Powertrain Integration
ME 50104
Credits: 3
The holistic view of powertrain development that includes engine, transmission, and drivline is now well accepted. Current trends indicate an increasing range of engines and transmissions in the future with, consequently, a greater diversity of combinations. Coupled with the increasing introduction of hybrid vehicles, the scope for research, novel developments and new products is clear. This course discusses engines, transmissions, and drivelines in relation to their interfaces with chassis systems. This course also explores the concept to market evolution as well as powertrain and chassis integration. Novel concepts relating, for example, to continuously variable transmissions (CVTs) and hybridization are discussed, as well as approaches to modeling, analysis, and simulation.

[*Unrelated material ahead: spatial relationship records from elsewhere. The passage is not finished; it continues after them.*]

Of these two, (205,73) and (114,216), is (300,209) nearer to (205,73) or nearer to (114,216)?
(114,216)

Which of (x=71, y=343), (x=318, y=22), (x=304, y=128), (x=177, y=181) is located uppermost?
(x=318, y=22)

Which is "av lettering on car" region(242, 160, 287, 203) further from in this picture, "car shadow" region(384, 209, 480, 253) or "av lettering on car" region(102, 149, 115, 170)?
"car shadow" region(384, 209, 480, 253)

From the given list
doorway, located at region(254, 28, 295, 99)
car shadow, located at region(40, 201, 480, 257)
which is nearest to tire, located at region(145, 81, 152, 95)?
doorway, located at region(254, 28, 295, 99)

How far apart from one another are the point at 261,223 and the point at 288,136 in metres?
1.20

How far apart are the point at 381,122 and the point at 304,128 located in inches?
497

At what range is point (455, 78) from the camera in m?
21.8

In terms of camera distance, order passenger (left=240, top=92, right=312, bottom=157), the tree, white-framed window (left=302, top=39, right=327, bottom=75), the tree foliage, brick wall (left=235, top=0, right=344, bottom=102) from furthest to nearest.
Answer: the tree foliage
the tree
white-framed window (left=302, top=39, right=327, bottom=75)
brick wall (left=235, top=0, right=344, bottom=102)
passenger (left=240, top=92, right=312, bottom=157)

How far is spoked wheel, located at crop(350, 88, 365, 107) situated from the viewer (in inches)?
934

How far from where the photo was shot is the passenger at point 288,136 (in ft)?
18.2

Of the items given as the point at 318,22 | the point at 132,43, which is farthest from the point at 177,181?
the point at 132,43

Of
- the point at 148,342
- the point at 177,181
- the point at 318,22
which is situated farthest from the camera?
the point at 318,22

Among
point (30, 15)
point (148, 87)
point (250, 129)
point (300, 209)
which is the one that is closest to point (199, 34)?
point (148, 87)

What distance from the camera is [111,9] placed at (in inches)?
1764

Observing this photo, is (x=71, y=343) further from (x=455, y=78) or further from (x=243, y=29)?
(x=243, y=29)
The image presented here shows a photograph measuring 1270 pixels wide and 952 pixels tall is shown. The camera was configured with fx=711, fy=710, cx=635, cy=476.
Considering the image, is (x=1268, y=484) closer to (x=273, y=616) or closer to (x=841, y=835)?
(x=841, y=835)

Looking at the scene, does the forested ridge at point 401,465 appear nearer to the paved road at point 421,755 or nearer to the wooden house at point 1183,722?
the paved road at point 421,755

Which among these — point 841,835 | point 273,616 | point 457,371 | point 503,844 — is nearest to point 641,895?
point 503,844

Hybrid & Electric Transportation
ME 50105
Credits: 3
This course will cover fundamentals of hybrid electric and battery electric transportation systems with particular emphasis on automotive vehicles. It will cover basic powertrain configurations of Hybrid Electric Vehicle (HEV), Plug-in Hybrid Electric Vehicle (PHEV), and Battery Electric Vehicle (BEV). The principal element of these powertrain will be discussed: Battery, Electric Motor, Engine, Transmission. This course will cover fundamental design concepts for HEV / PHEV and BEV powertrain. Efficient methods of component sizing via appropriate modeling and analysis methodologies will also be introduced. A basic introduction to power electronic components and microprocessor based controllers for these powertrains will also be given. An indepth coverage will be given on the energy and power management of HEV / PHEV and BEV powertrain once the design is complete. Introduction of various concepts and terminologies, the state of the art development, energy conversion and storage options, modeling, analysis, system integration and basic principles of vehicle controls will be covered as well. Upon completion of this course, students should be able to follow the literature on these subjects and perform modeling, design, analysis and development work in this field. A field demonstration of a PHEV will be used to further enhance the learning experience in this course.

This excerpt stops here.